__Complete the following__:
1/ Please answer these questions about the text on Aaron Watson:
(a) Through which company is his record label distributed?
(b) Which group might he beat to have the #1 record in country music?
(c) What is the title of the record he released in 2015?
2/ Write out the part of the text on Aaron Watson starting with "Aaron Watson always" and going on through "and Blackberry Smoke.", renaming "Thirty Tigers" as "an outside company".

__Text shown__:
Aaron Watson always makes for an interesting discussion point. Here’s a guy who is completely independent. He owns his own record label distributed through Thirty Tigers. Aside from some regional stuff in Texas, he’s not really on the radio, or at least not on mainstream corporate radio. At least not yet. And over the next week or so we’ll be watching closely because there is a chance he will beat out what is arguably the biggest country group going right now in Little Big Town to have the #1 record in country music.
When Aaron Watson released his last record The Underdog in 2015, he became the first independently-signed solo male to ever have a #1. As far as independent country artists go, he’s in the very top echelon of the field, right there with Jason Isbell and Blackberry Smoke.

__Information shown__:
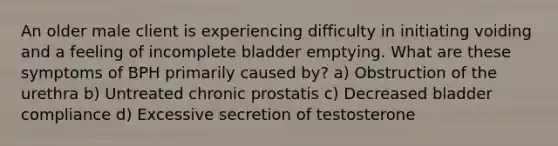 An older male client is experiencing difficulty in initiating voiding and a feeling of incomplete bladder emptying. What are these symptoms of BPH primarily caused by? a) Obstruction of the urethra b) Untreated chronic prostatis c) Decreased bladder compliance d) Excessive secretion of testosterone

__Expected results__:
1/
(a) Thirty Tigers
(b) Little Big Town
(c) The Underdog

2/
Aaron Watson always makes for an interesting discussion point. Here’s a guy who is completely independent. He owns his own record label distributed through an outside company. Aside from some regional stuff in Texas, he’s not really on the radio, or at least not on mainstream corporate radio. At least not yet. And over the next week or so we’ll be watching closely because there is a chance he will beat out what is arguably the biggest country group going right now in Little Big Town to have the #1 record in country music.
When Aaron Watson released his last record The Underdog in 2015, he became the first independently-signed solo male to ever have a #1. As far as independent country artists go, he’s in the very top echelon of the field, right there with Jason Isbell and Blackberry Smoke.